Especialistas advierten que la incertidumbre por la revisión periódica del T-MEC y posibles cambios en sus reglas de origen está frenando nuevos proyectos de inversión en sectores clave de la economía mexicana.
El Tratado entre México, Estados Unidos y Canadá (T-MEC) continúa siendo el motor central del comercio exterior mexicano y una herramienta indispensable para la atracción de capitales. Sin embargo, analistas y especialistas del sector económico advierten que la falta de certidumbre respecto a las negociaciones y la revisión del acuerdo está pausando nuevos proyectos de inversión en el país.

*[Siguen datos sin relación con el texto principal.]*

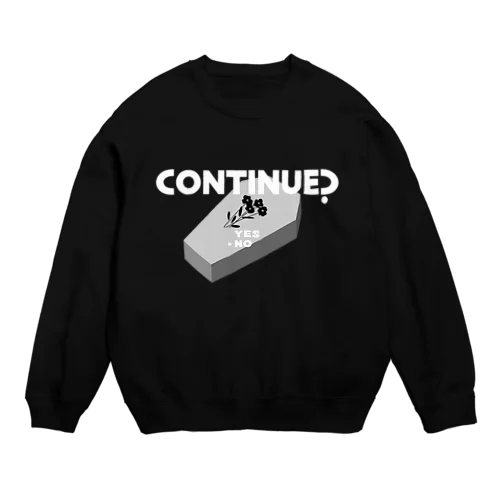 CONTINUE?(Type B) Crew Neck Sweatshirt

Actualmente, el T-MEC concentra cerca del 80% de las exportaciones mexicanas, equivale a más del 30% del Producto Interno Bruto (PIB) nacional y sostiene alrededor de 14 millones de empleos directos e indirectos en la región de América del Norte, por lo que cualquier ajuste en sus términos impacta de manera directa a la economía.
Revisiones periódicas y el riesgo en las reglas de origen
Especialistas de la Casa de Bolsa Finamex y del Instituto Mexicano para la Competitividad (IMCO) señalan que la postura de Estados Unidos de no extender automáticamente la vigencia del tratado hasta 2042 abre la puerta a revisiones periódicas o anuales. Este escenario genera cautela en las empresas que planean proyectos productivos a largo plazo.
Asimismo, analistas en comercio exterior advierten sobre los riesgos de modificar de forma constante las reglas de origen, pues las empresas podrían enfrentar cambios imprevistos en los costos y en las cadenas de suministro si un producto deja de calificar como regional de un año a otro.
Impacto en la inversión y la economía nacional
De acuerdo con datos financieros, la incertidumbre ya muestra efectos en la actividad económica. La Inversión Fija Bruta en México ha acumulado periodos prolongados de desaceleración, un fenómeno atribuido por expertos a la cautela del sector privado frente al futuro del marco regulatorio trilateral.
Sectores clave como el automotriz, autopartes, electrónica, aeroespacial y la agroindustria permanecen a la espera de definiciones claras que garanticen la certidumbre jurídica requerida para mantener los flujos de Inversión Extranjera Directa (IED) en el país.